Firewall and Security
Intrusion Prevention (IPS):
- Enabled on ALL VLANs... no exceptions
- All detection categories enabled (botnets, malware, exploits, P2P/dark web, attacks, protocol vulnerabilities)
- Detection mode: Notify and Block
DNS Security:
- Upstream DNS: Cloudflare (1.1.1.1) or DNSFilter depending on the client
- Do NOT use Google (8.8.8.8), Quad9 (9.9.9.9), ISP DNS, or any other upstream provider. Cloudflare or DNSFilter only.
- Gateway DNS logging enabled for visibility
Traffic Logging:
- NetFlow (IPFIX): Off unless a NetFlow collector/endpoint is configured to receive the data. Don't enable logging with nowhere to send it.
- Flow logging: All Traffic (required for visibility and troubleshooting)

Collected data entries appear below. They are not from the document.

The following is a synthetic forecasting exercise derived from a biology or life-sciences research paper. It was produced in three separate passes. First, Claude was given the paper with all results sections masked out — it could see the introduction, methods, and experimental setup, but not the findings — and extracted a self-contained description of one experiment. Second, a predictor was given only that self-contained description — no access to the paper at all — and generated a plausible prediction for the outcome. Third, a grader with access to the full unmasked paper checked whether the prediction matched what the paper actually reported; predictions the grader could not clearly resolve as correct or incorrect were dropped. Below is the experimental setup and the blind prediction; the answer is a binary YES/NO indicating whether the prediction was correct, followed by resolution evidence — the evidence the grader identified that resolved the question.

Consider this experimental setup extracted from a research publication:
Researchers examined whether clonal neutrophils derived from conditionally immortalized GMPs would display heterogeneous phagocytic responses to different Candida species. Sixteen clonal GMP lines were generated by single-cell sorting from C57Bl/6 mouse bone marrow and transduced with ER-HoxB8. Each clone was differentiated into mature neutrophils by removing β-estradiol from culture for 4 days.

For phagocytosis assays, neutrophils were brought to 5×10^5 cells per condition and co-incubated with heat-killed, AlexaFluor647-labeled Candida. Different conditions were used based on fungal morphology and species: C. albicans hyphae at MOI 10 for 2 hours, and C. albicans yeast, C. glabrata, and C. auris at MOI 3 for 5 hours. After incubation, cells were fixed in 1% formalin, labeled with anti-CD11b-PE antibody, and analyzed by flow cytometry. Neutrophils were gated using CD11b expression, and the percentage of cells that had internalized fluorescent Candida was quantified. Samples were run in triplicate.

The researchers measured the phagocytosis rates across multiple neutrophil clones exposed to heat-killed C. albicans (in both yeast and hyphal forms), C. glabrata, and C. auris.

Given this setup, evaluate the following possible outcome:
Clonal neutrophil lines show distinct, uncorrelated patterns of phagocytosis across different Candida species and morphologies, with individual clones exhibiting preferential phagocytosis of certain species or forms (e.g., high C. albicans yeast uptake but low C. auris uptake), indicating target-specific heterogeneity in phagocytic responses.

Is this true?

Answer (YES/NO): NO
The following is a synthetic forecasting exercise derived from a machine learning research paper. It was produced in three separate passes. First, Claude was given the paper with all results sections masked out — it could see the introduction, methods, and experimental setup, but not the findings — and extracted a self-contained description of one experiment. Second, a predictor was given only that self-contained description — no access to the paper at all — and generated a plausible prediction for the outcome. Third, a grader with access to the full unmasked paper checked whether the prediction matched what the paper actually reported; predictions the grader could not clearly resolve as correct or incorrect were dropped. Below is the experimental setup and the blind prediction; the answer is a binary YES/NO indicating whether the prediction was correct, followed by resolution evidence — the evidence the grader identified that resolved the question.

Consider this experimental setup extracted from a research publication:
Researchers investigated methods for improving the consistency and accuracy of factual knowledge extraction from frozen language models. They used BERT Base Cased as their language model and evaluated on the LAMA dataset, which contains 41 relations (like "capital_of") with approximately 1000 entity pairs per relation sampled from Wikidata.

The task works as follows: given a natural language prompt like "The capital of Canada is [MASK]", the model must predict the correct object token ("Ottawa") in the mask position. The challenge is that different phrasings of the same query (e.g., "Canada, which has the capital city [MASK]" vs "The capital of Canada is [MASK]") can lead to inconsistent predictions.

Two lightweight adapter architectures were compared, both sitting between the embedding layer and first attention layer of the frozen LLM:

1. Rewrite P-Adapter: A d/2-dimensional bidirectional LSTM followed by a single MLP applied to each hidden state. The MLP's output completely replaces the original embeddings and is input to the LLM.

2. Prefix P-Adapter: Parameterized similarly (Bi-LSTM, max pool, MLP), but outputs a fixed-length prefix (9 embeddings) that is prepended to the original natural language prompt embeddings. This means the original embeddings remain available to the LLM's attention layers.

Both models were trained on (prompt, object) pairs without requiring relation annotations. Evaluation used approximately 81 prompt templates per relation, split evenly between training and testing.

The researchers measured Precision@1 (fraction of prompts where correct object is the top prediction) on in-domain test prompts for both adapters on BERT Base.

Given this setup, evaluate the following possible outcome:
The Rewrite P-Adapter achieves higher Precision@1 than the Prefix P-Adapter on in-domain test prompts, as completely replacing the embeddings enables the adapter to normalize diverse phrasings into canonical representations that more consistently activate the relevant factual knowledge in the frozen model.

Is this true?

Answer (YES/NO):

- Gateway DNS logging enabled
- Activity logging: Forwarded to SIEM (e.g., Blumira provided by DTC) if the client has one, otherwise stored internally on the firewall
Guest Isolation:
- GUEST VLAN zone: Hotspot (not Internal)
- L3 Network Isolation: GUEST isolated from all networks
- Device Isolation: Enabled on GUEST
- No access to internal resources
Inter-VLAN Access:
- Default posture: Allow All (firewall rules restrict as needed)
- BDR/NAS on INFRA need an internal-to-internal allow rule for backup traffic from CORP
- Production VMs on hypervisors (INFRA port) get VLAN tagged at the VM level to CORP
- CAMERAS VLAN: Allow NVR viewing access from CORP via firewall rule
- VOIP VLAN: Allow call control traffic as needed
Switch Standards
- Spanning Tree Protocol: RSTP
- Rogue DHCP Server Detection: Enabled
- Jumbo Frames: Disabled
- 802.1X: Disabled (unless specific client requirement)
Port assignments:
| Port Type | Connection | Native VLAN | Allowed VLANs |
|---|---|---|---|
| Access | Workstation | CORP | Block all others |
| Access | Printer | CORP | Block all others |
| Access | Phone | VOIP | Block all others |
| Access | IP Camera | CAMERAS | Block all others |
| Access | NVR | CAMERAS | Block all others |
| Trunk | Hypervisor | INFRA | Allow all |
| Trunk | NAS/BDR | INFRA | Allow all |
| Trunk | Switch to Switch | None | Allow all |
| Trunk | Switch to AP | None | Allow all |
Access Ports: Native VLAN set to the device's assigned VLAN. Block all other VLANs.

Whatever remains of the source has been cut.